# Help!Betta might've killed my rasbora



## BettaLover1012 (Sep 4, 2017)

So I have a 10 gallon tank cycled about a month ago with a filter and heater.About 2 weeks ago,I got 5 rasboras and put them in my tank.Unfortunately one died.So today went to my LFS and got 2 more rasboras and 1 betta(please don't lecture me on why bettas aren't supposed to have tankmates)I spent a good amount of time trying to pick a peaceful betta.I picked one and brought the rasboras and betta home.I acclimated them and added the rasboras.Then about an hour later,I added the betta.While I was floating the betta,it didn't flare or pay attention to the rasboras.I payed close attention to the betta and made sure it didn't bother or attack the rasboras.The betta ignored the rasboras and started exploring the tank.I checked back every hour and nothing really happened until about 5 hrs later...

I noticed only 5 rasboras and figured one of the rasboras was just hiding in one of the plants.But to no avail,I found it dead in the gravel.I disposed of the dead rasbora and quickly placed my betta in my other tank.

Could the betta have killed the rasbora???I mean the betta was peaceful and didn't even flare.I checked my water parameters and everything was fine.


----------



## AngelDemonWolf (Aug 16, 2017)

Had the same problem once.

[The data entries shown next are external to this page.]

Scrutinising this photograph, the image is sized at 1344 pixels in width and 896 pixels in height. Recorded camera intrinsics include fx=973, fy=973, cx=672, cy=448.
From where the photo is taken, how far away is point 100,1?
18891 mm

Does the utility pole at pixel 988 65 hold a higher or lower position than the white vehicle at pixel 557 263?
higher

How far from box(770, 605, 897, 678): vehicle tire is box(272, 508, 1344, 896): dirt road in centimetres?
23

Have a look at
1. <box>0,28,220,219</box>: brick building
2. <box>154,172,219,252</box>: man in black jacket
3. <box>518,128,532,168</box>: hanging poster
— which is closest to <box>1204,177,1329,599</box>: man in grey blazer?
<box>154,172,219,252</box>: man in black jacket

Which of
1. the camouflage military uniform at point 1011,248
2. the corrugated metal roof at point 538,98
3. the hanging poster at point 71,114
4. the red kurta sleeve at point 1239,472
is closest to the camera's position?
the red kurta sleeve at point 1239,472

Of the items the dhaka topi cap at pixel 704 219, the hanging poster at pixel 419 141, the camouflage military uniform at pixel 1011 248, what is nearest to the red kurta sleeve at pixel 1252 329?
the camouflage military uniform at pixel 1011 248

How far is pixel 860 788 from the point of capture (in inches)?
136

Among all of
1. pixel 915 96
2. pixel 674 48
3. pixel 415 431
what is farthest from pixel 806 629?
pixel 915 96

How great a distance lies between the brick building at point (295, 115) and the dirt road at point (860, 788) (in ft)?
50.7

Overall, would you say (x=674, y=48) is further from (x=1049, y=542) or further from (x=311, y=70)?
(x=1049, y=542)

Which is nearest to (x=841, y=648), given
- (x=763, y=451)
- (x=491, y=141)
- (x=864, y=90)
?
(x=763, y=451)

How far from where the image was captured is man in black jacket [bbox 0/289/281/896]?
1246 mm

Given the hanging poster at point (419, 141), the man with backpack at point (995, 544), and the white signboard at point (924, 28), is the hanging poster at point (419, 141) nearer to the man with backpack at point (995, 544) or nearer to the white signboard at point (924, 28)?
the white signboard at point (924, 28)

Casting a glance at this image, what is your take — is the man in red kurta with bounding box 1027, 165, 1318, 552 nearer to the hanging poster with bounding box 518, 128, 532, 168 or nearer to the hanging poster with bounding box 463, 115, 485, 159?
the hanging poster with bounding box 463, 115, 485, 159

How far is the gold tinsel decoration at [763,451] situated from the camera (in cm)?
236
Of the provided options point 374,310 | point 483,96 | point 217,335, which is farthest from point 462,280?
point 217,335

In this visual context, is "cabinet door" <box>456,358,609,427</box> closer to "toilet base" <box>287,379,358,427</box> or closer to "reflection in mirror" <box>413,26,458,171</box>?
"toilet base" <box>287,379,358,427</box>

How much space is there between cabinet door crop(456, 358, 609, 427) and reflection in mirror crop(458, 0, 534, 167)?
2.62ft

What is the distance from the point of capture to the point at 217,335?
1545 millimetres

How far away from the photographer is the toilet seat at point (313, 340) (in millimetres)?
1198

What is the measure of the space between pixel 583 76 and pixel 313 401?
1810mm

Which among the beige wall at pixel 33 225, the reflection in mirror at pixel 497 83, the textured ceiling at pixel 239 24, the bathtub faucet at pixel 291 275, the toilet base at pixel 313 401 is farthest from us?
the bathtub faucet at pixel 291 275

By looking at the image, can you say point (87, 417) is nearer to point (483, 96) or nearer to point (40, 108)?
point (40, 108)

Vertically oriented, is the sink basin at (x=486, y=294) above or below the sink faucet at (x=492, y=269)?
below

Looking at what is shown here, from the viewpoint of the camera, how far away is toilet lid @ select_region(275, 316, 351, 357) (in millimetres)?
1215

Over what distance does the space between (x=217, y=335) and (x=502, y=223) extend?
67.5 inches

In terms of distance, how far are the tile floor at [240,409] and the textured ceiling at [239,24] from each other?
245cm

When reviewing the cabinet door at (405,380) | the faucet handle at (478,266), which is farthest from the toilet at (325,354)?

The betta didn't kill them, some people have trouble keeping some fish in the tanks (for what reason I don't know). I just keep trying and trying, like in my 4th or 5th time my harlequin didn't die. Maybe they where sick or had been in a bad tank. I got them from petsmart and the same guy would move the net so much when he would try yo get them that he would hit one or three, they would die in a week or 2. Check your water levels and see if everything is good, if it is I just recommend you to keep trying.


----------



## sabrinah (Jan 2, 2015)

Many bettas are perfectly capable of having tankmates, however some are not. I personally have had most of my bettas live in community tanks with no problem, but I also have one that cannot be kept with anything besides small snails. A betta unfit for tankmates will often stalk them like a cat would a mouse. It can happen immediately or even after living with other fish for years. Always pay attention and look for any behavioral changes.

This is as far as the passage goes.